Inhibitors of TDP-43’s binding to nucleic acids have potential utility as biochemical tools and possibly novel therapeutics. Small-molecule inhibitors of TDP-43 nucleic acid binding may improve respiratory function in cystic fibrosis by restoring the production of functional CFTR protein because investigators have shown that depletion of TDP-43 results in increased inclusion of exon 9 in transcription of the CFTR gene3–5
As biochemical tools, TDP-43 inhibitors could be useful for further understanding the role of TDP-43 in neurodegenerative diseases such as ALS. For example, although TDP-43 knockout mice are embryonic lethal,23
a pharmacological inhibitor of TDP-43 might be more tolerated and produce ALS-like symptoms in mice such as those seen in Drosophila
In addition, fluorescently labeled TDP-43 binding ligands could be used to develop high-content screening assays to identify novel compounds that inhibit the cytoplasmic aggregation and restore TDP-43 to the nucleus.
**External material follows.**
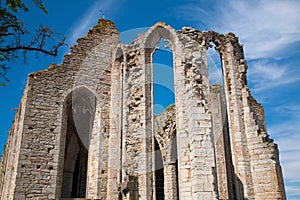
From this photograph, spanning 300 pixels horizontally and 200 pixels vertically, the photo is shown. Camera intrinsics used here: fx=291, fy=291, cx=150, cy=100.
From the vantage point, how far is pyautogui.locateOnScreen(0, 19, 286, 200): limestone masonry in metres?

In summary, we have characterized DNA oligonucleotide binding to TDP-43 using a robust, high-throughput assay based on AlphaScreen® technology, which is easily scalable to 1536-well plates for screening of large libraries. We have reported association and dissociation rates for TAR-32 and TG6 oligonucleotides as well as equilibrium dissociation constants and demonstrated that these oligonucleotides bind to a single population of noninteracting sites. From screening our diverse, small-member chemical library, we have discovered a set of structurally similar compounds with nascent SAR and sub-micromolar inhibition of the TDP-43–nucleic acid interaction. Finally, we have discussed the potential utility of such compounds as biochemical tools and possibly as novel therapeutics.